Memorandum

Richard North
30 April 2002

Subject: FMD Contingency planning

Given the vital role of contingency planning in the control of outbreaks of foot and mouth disease, there seems to be a strong case for evaluating role of the Commission and member states in the preparation, approval and adequacy of the plans actually produced - and the provisions made for their implementation.

In that context, having regard to the Temporary Committee's mandate, these aspects of the epidemic management seem clearly within its remit. Member States are, by virtue of Article 5 of Directive 90/423/EEC, required to submit to the Commission contingency plans for dealing with foot and mouth disease. Furthermore, the criteria for the contingency plans are set out in Commission Decision 91/42/EEC, which must be applied. Additionally, the Commission was empowered to adopt recommendations setting out explanatory notes on the criteria, which had to be published. Two documents appear to have been produced (although they do not appear to have been published):

VI/5211/95 - Contingency plans for epidemic diseases VI/6319/98 Rev 1 - Guidelines for FMD contingency plans in non-vaccinating countries

All fifteen member states submitted plans, which were approved on 23 July 1993 (Commission Decision 93/455/EEC). The Food and Veterinary Office (FVO) then undertook a programme of evaluating the adequacy of these plans, beginning with Belgium in 1999, covering Finland, Sweden, Portugal, Austria and Germany in 2000. One inspection was carried out in Spain, finishing on 16 February 2001. An inspection was planned for the United Kingdom in 2001 but the epidemic intervened.
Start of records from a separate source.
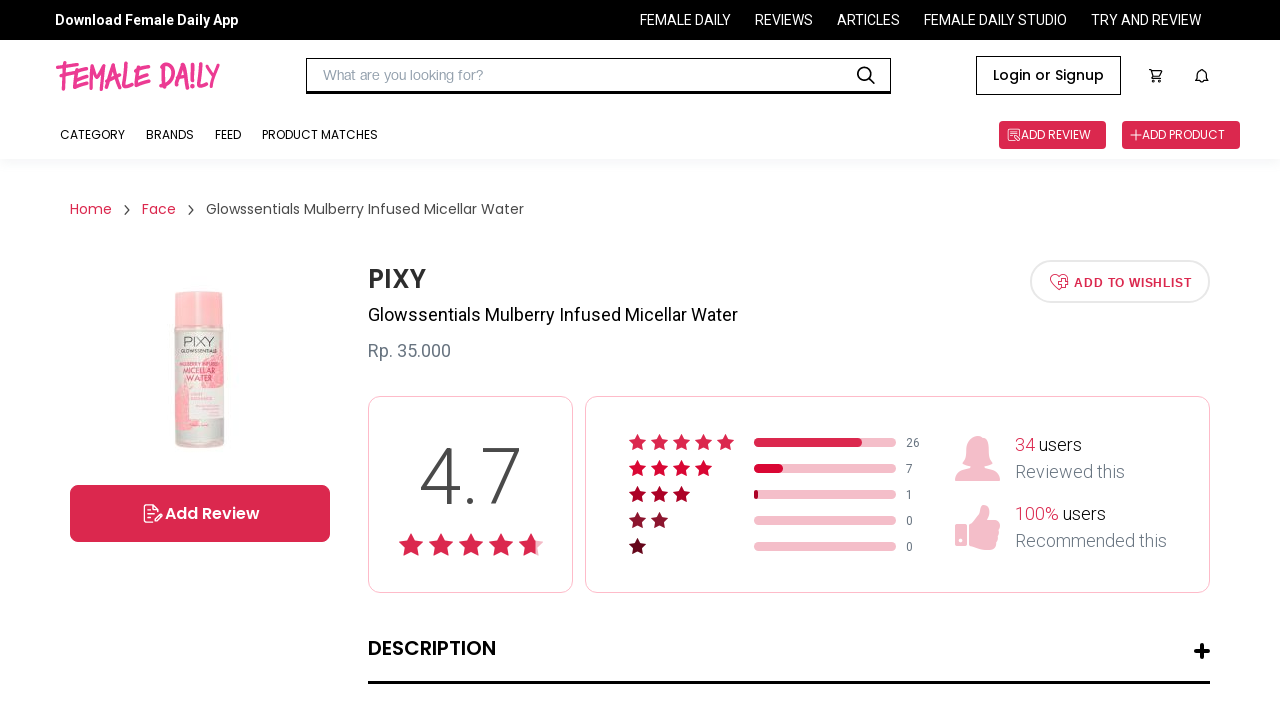

--- FILE ---
content_type: text/css
request_url: https://s3.ap-southeast-1.amazonaws.com/assets.femaledaily.com/web-assets/fonts/fdnfonts.css
body_size: 65
content:
@import url("./butler.css");
@import url("./creato_display.css");

--- FILE ---
content_type: text/css
request_url: https://s3.ap-southeast-1.amazonaws.com/assets.femaledaily.com/web-assets/fonts/butler.css
body_size: 500
content:
@font-face {
  font-family: 'Butler';
  src: url('./Butler/Butler_Light.otf');
  font-weight: 300;
  font-style: normal;
}

@font-face {
  font-family: 'Butler';
  src: url('./Butler/Butler_Regular.otf');
  font-weight: normal;
  font-style: normal;
}

@font-face {
  font-family: 'Butler';
  src: url('./Butler/Butler_Medium.otf');
  font-weight: 500;
  font-style: normal;
}

@font-face {
  font-family: 'Butler';
  src: url('./Butler/Butler_Bold.otf');
  font-weight: bold;
  font-style: normal;
}

--- FILE ---
content_type: application/javascript
request_url: https://cdn.detik.net.id/commerce/desktop/js/ads.controller.js
body_size: 97
content:
function ads_close(e){document.getElementById(e).remove()}function ads_mr2_remove(){document.getElementsByClassName("ads-width")[0]&&document.getElementsByClassName("reviews-list")[0].classList.remove("ads-width")}function beautynesia_ads_close(e){document.getElementsByClassName(e)[0].remove()}function banner_topframe_vs_wrap_main(){document.getElementById("wrap-main").style.paddingTop="50px"}function banner_topframe_vs_wrap_main_close(e){document.getElementsByClassName(e)[0].remove(),document.getElementById("wrap-main").style.paddingTop="0"}


--- FILE ---
content_type: image/svg+xml
request_url: https://reviews.femaledaily.com/static/images/fdn-icon-info.svg
body_size: 25
content:
<svg width="16" height="16" viewBox="0 0 16 16" fill="none" xmlns="http://www.w3.org/2000/svg">
<path fill-rule="evenodd" clip-rule="evenodd" d="M7.99984 3.41093C5.46532 3.41093 3.41069 5.46557 3.41069 8.00008C3.41069 10.5346 5.46532 12.5892 7.99984 12.5892C10.5344 12.5892 12.589 10.5346 12.589 8.00008C12.589 5.46557 10.5344 3.41093 7.99984 3.41093ZM2.6665 8.00008C2.6665 5.05456 5.05432 2.66675 7.99984 2.66675C10.9454 2.66675 13.3332 5.05456 13.3332 8.00008C13.3332 10.9456 10.9454 13.3334 7.99984 13.3334C5.05432 13.3334 2.6665 10.9456 2.6665 8.00008ZM7.62774 6.01558C7.62774 5.81008 7.79434 5.64349 7.99984 5.64349H8.0048C8.2103 5.64349 8.37689 5.81008 8.37689 6.01558C8.37689 6.22109 8.2103 6.38768 8.0048 6.38768H7.99984C7.79434 6.38768 7.62774 6.22109 7.62774 6.01558ZM7.99984 7.62799C8.20534 7.62799 8.37193 7.79458 8.37193 8.00008V9.98458C8.37193 10.1901 8.20534 10.3567 7.99984 10.3567C7.79434 10.3567 7.62774 10.1901 7.62774 9.98458V8.00008C7.62774 7.79458 7.79434 7.62799 7.99984 7.62799Z" fill="black"/>
</svg>


--- FILE ---
content_type: image/svg+xml
request_url: https://s3.ap-southeast-1.amazonaws.com/assets.femaledaily.com/web-assets/icon/ic-plus-white.svg
body_size: 273
content:
<svg width="12" height="12" viewBox="0 0 12 12" fill="none" xmlns="http://www.w3.org/2000/svg">
<path d="M6.00049 1V11" stroke="white" stroke-linecap="round" stroke-linejoin="round"/>
<path d="M1 6H11" stroke="white" stroke-linecap="round" stroke-linejoin="round"/>
</svg>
It is now planned for 28 October - 1 November 2002.

For the record, there were ten criteria specified by the Commission for contingency plans (Commission decision 91/42/EEC), as follows:

  1. the establishment of a crisis centre on a national level, which shall coordinate all control measures in the Member State concerned;
  2. the provision of a list of local disease control centres with adequate facilities to coordinate the disease control measures at a local level,
  3. the supply of detailed information about the staff involved in control measures, their skills and their responsibilities;
  4. each local disease control centre must be able to contact rapidly persons/organizations which are directly or indirectly involved in an outbreak;
  5. equipment and materials shall be available to carry out the disease control measures properly;
  6. detailed instructions shall be provided on action to be taken on suspicion and confirmation of infection or contamination, including proposed means of disposal of carcases;
  7. training programmes shall be established to maintain and develop skills in field and administrative procedures;
  8. diagnostic laboratories must have facilities for post-mortem examination, the necessary capacity for serology, histology, etc., and must maintain the skills for rapid diagnosis. Arrangements must be made for rapid transportation of samples;
  9. details shall be provided of the quantity of foot and mouth disease vaccine estimated to be required in the event of a reinstatement of emergency vaccination;
  10. provisions shall be made to ensure the legal powers, necessary for the implementation of the contingency plans.
Issues which might be considered appropriate for evaluation by the Committee are as follows:
  1. Were the criteria set by the Commission for FMD contingency plans adequate?
  2. Were the Commission's guidelines on the framing of contingency plans adequate?
  3. Should the plans have been approved by the Commission without their first having been checked by the FVO?
  4. Was the inspection programme by the FVO properly resourced, given that it was begun in 1999 (six years after Commission approval) and incomplete at the time the UK epidemic started?
  5. Was the UK contingency plan adequate?
  6. Did the UK have the resources and organisation to implement the contingency plan quickly and effectively?

As regards the detail of the UK contingency plan, this takes the form of what amounts to a detailed operations manual. Having regard to the above, it is germane to ask to what extent strategy is part of contingency planning. Presumably, any adequate plan should have at its heart different strategies to deal with the situations encountered, more or less along the lines of: "if A happens, we do B... if C happens, we do D". In other words, there should be a definition of the types of contingency that are being planned for, with an appropriate response detailed for each.

What seems to be missing from the UK contingency plan is precisely that. The preface to the "veterinary chapters" defines it as "instructions and guidance". It appears to have be standard, mechanistic instructions - with no variation to take account of differing circumstances.

Events indicate that the instructions were based on a model which presumed early detection/reporting of the disease, permitting early intervention at a stage when the epidemic was limited to known or immediately detectable foci and was thus amenable to containment. There does not appear to have been defined an alternative strategy devised to cope with what actually happened - late reporting/detection of the disease with widespread dispersion in multiple, unknown foci - to which effect, there appears to be no adequate instruction to deal with this contingency.

Therefore, as an additional issue, the Committee might consider the following:

7. What were the overall control strategies of the Commission and the UK in dealing with outbreaks of FMD? Were they clearly defined and so framed as to present practical options for reasonably predictable contingencies?